Anyway, what I'd like to express is that the discomfort many may feel is not necessarily a bad thing.

-- They should think of it in a positive...

Ikegaya Yes, like a seed. For example, this is something I think about when I look at my students at Tokyo University. They are at the beginning of a journey. From my perspective, they have a lot of passion and potential bottled up inside them.

This shows through when they listen to the talk, too. They feel this overwhelming power, like they can't complain, they say to themselves, "I just have to live, I guess. That's how it is."

Because a tree just sprouts, doesn't it? Even if you yell "don't grow!" at it, it does anyway. It pops up out of the ground unabated. That's how I think of this book. We just exist, above and beyond our rights or obligations. We are natural phenomena.

-- Some people said "I don't get it," but the second most common response was, "I understand a little, but not all of it."

Ikegaya I think that's a very honest response. Because this book is saying, "The universe has been growing older since the Big Bang. We're helpers in that process."

-- Yes, yes.

Ikegaya Even I have trouble absorbing that.

-- It's...difficult to absorb (laugh).

Ikegaya You may understand it intellectually, but you don't really feel it.
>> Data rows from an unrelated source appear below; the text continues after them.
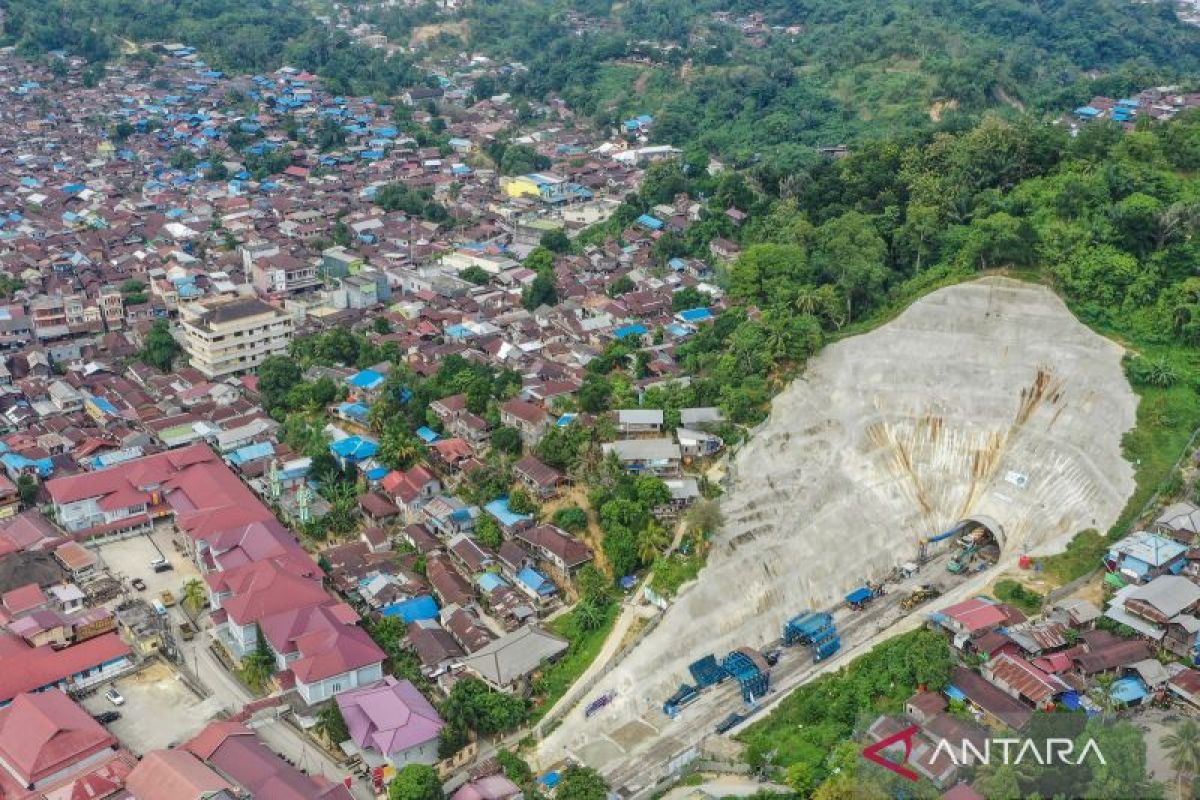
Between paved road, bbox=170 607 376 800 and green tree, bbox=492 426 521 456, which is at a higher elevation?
green tree, bbox=492 426 521 456

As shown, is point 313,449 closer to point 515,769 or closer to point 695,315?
point 695,315

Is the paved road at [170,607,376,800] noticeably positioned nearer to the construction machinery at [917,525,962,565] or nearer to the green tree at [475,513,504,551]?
the green tree at [475,513,504,551]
That experience manifests as "I don't completely understand it."

It's interesting to understand something without feeling it. There are two ways of learning something: you either understand it and move forward, or you move forward intuitively without fully understanding. We learn things like skiing or tennis or riding a bike in the second way.

-- I see.

Ikegaya There are things that you don't explicitly know, consciously, but you can sort of feel it. You don't have some sort of logical realization, but you feel like you kind of understand it, yet don't understand it. That kind of understanding exists.

That kind of learning has somewhat fallen out of favor. In school, they always ask you "okay, do you get it now?" right away, right? I think that method of continuous confirmation has led to other forms of learning being lost.

-- Like, right after you learn something, you take a quiz to confirm what you've learned.

Ikegaya Yes, yes. And then you can see your points going up or down, and you get that immediate feedback. Students go through their nine years of compulsory education not so much focusing on learning effectively as completing pieces of the curriculum.

When that's what you're used to, not knowing is equated with "bad." People say to you, "what, you don't get it?" and your points go down, and you think that's bad.

But, for example, think about fish. They don't "understand," but they choose the correct direction to run away. Society calls that "animal instinct." A more specialized term would be "intuition." How did they learn what they know? Fish don't take a bunch of quizzes on what they've learned to confirm it.